- ТЕКСТ ДЛЯ ЧТЕНИЯ
Шестнадцатого августа я должен был ехать в Воронежскую область — маме исполнялось семьдесят лет. И тут пятнадцатого числа приходит телефонограмма: «В течение суток экипироваться и прибыть в Москву на аэродром Чкаловский для отправки на Северный Кавказ». Мы со вторым замом решили тянуть жребий, кому ехать. Ехать хотели и он, и я, но кто-то из нас должен был остаться на базе отряда в Санкт-Петербурге. Повезло мне. Но если бы даже жребий выпал ему, я бы всё равно поехал сам. Воспользовался бы своим служебным положением, отменил бы и демократию, и результат жеребьёвки.

Причины такого моего рвения можно было отыскать в недавнем прошлом. Дело в том, что я в Первую чеченскую кампанию был в Чечне в составе питерского СОБРа (специальный отряд быстрого реагирования милиции. — Ред.), и после её окончания у меня осталось ощущение какой-то незавершённости.

После Первой кампании всё тяжёлое оружие, скопившееся в от ряде «Тайфун», сдали на склад — мы же не армия. Остались только автоматы, ручные пулемёты Калашникова и снайперские винтовки. Хорошо ещё, что подствольников (ГП-25, подствольный гранатомёт автомата Калашникова. — Ред.) было много, почти у каждого второго. Они нас потом здорово выручили.

К середине августа 1999 года изо всех подразделений Минюста в Дагестане собрали человек четыреста. После того, как туда прибыли мы, нас с ещё двумя отрядами отправили в Хасавьюрт. И мы разместились в тюрьме. Обстановка в округе была неспокойная, здесь проживало много чеченцев-акинцев, которые при случае могли бы сыграть роль пятой колонны. Тут мы начали переживать: «Вот как нам не повезло, не придётся участвовать. В тюрьме этой всё самое главное просидим».

До нас тюрьму охранял только волгоградский отряд спецназа ГУИН (Главное управление исполнения наказаний Министерства юстиции. — Ред.). На усиление прислали наш отряд и отряд из Тулы. Волгоградцы разместились в административном здании, но больше места там не было. Можно, конечно, было расположиться во дворе, под навесом — погода стояла тёплая. Комизм ситуации был в том, что так или иначе одному из отрядов доставались только тюремные камеры. Нам выпал жребий выбирать. Естественно, что мы выбрали навес во дворе. Тульские ребята заняли камеры. Только тот, кто работает в системе ГУИН, может по-настоящему оценить, что для нас это значило. Смеялись все от души. Как гласит русская народная пословица: от тюрьмы и от сумы не зарекайся.

- ИЗВЛЕЧЁННЫЕ ДАННЫЕ
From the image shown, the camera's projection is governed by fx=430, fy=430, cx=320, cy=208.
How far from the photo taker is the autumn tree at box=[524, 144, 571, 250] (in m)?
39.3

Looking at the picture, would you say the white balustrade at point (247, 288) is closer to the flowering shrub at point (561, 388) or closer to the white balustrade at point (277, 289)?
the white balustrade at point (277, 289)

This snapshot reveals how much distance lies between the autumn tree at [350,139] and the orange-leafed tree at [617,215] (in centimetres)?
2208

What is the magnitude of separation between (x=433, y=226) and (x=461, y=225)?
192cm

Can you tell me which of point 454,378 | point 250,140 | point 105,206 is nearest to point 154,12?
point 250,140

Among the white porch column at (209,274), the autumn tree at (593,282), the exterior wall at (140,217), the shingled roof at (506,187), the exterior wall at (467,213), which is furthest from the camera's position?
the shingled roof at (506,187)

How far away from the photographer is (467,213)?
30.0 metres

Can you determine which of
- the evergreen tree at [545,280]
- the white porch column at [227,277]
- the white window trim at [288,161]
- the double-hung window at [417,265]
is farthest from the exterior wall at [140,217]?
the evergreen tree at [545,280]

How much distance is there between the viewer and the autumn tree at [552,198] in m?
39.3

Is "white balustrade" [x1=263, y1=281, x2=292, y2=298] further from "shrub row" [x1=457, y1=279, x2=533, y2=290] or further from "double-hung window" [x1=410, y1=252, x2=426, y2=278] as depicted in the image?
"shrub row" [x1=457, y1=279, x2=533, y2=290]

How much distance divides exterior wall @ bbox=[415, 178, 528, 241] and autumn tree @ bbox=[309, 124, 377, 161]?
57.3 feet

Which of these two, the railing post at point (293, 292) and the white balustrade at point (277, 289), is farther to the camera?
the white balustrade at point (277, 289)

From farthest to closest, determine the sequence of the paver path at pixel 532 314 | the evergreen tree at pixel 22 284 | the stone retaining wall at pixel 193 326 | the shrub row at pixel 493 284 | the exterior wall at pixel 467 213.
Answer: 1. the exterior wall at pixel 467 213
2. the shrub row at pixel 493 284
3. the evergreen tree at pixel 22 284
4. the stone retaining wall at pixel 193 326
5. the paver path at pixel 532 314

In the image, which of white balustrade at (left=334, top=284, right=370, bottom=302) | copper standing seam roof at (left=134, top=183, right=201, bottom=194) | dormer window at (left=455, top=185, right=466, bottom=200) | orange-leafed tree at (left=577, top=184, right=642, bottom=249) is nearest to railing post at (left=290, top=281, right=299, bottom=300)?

- ЗАДАНИЯ
1. Ответьте на вопросы по тексту для чтения:
(a) Сколько лет исполнялось маме рассказчика?
(b) В какой город отправили отряд вместе с ещё двумя отрядами?
(c) Где разместились ребята из тульского отряда?
2. Перепишите из текста для чтения отрывок от слов «Шестнадцатого августа я» до слов «ощущение какой-то незавершённости.».

- ОТВЕТЫ
1.
(a) Семьдесят лет.
(b) В Хасавьюрт.
(c) В тюремных камерах.

2.
Шестнадцатого августа я должен был ехать в Воронежскую область — маме исполнялось семьдесят лет. И тут пятнадцатого числа приходит телефонограмма: «В течение суток экипироваться и прибыть в Москву на аэродром Чкаловский для отправки на Северный Кавказ». Мы со вторым замом решили тянуть жребий, кому ехать. Ехать хотели и он, и я, но кто-то из нас должен был остаться на базе отряда в Санкт-Петербурге. Повезло мне. Но если бы даже жребий выпал ему, я бы всё равно поехал сам. Воспользовался бы своим служебным положением, отменил бы и демократию, и результат жеребьёвки.

Причины такого моего рвения можно было отыскать в недавнем прошлом. Дело в том, что я в Первую чеченскую кампанию был в Чечне в составе питерского СОБРа (специальный отряд быстрого реагирования милиции. — Ред.), и после её окончания у меня осталось ощущение какой-то незавершённости.